Taxes are mandatory payments made by individuals and corporations under a government. These payments go to the government to help with government activity. There are many different types of taxes that go to different sectors of the government.
Any time a monetary exchange takes place (like when someone gets paid or buys something), you will be taxed on that money. That money then goes to the government.
Federal taxes are collected by the federal government and then used by the federal government for their bills. State taxes do the same thing just purely at the state level. The state taxes are used to provide state programs.
In Texas we have a sales tax. It is 6.25% on all retail sales, lease, and rentals of most goods, as well as all other taxable services.
Here in Texas, local taxing can also occur, meaning that counties, districts, and transit authorities can impose up to a 2% sales tax. They cannot, however, exceed 8.25% as that is the set federal sales tax rate.
Income tax changes depending on the state, so not every state has income tax, and even those who do, they do not always share the same system.

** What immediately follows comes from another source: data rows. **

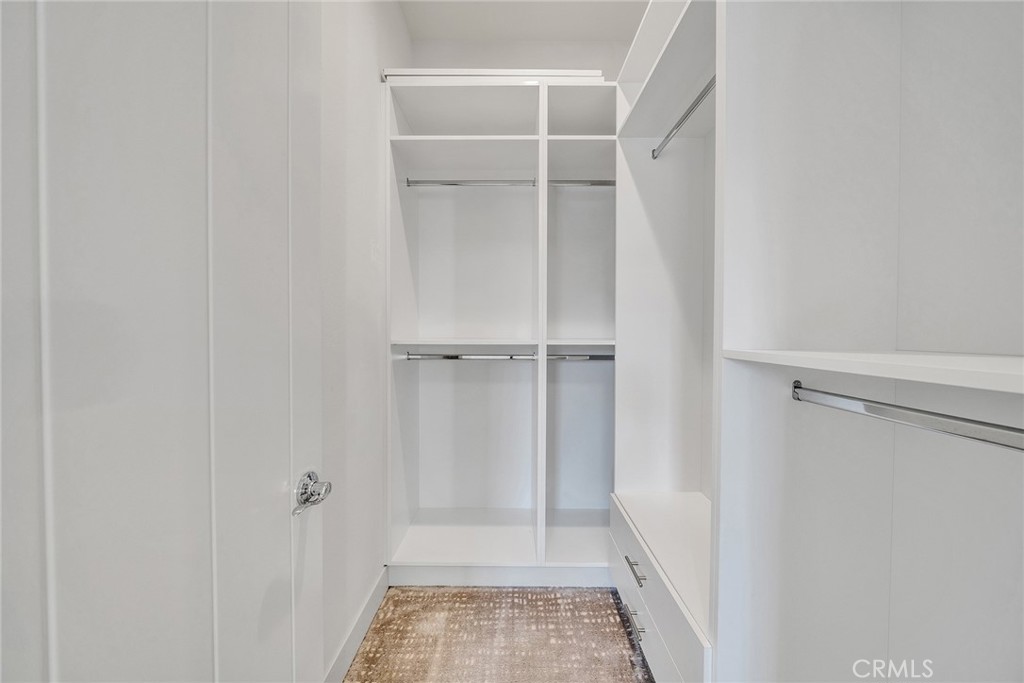 114 Interstellar, Irvine CA 92618 - photo 37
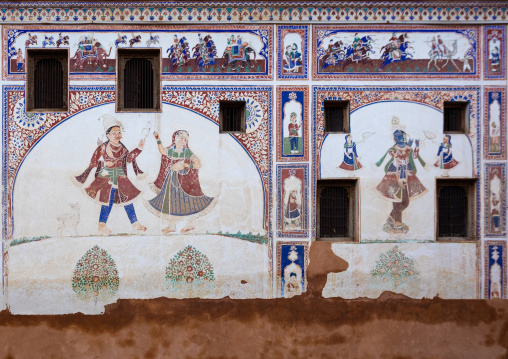 Wall paintings on an old haveli, Rajasthan, Nawalgarh, India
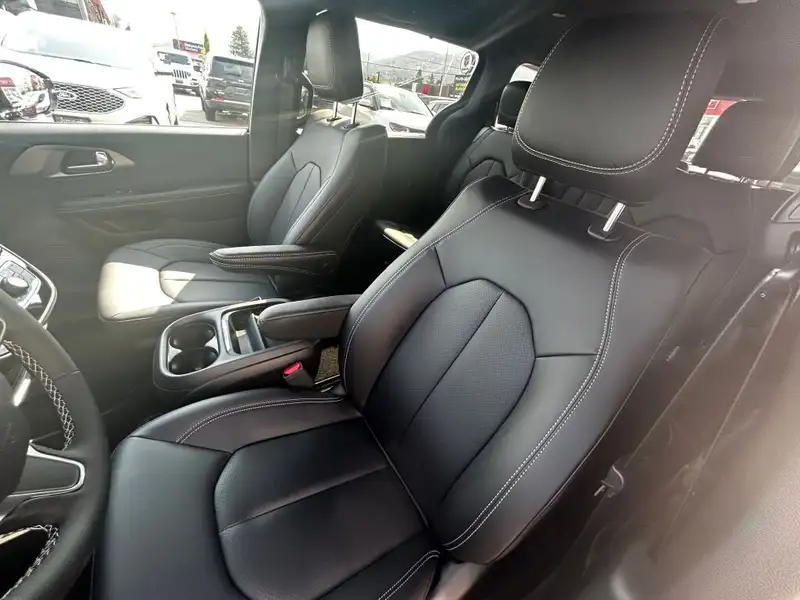 2027 Chrysler Pacifica Select AWD, μαύρο, 0 km, εισαγωγή Καναδάς — φωτο 8 z 12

Different systems include:
- Flat-rate income tax system- this means that all income levels are taxes at the same rate.
- Even when they have this many states have different rates.
- This is only used by nine states.
- The progressive income tax system- this means that if a taxpayer’s annual income increases into a different income bracket, so will their tax rates.
- In these 35 states the rate changes.
- Also because this system is more prorgessive they change it to follow inflation and can be easily changed.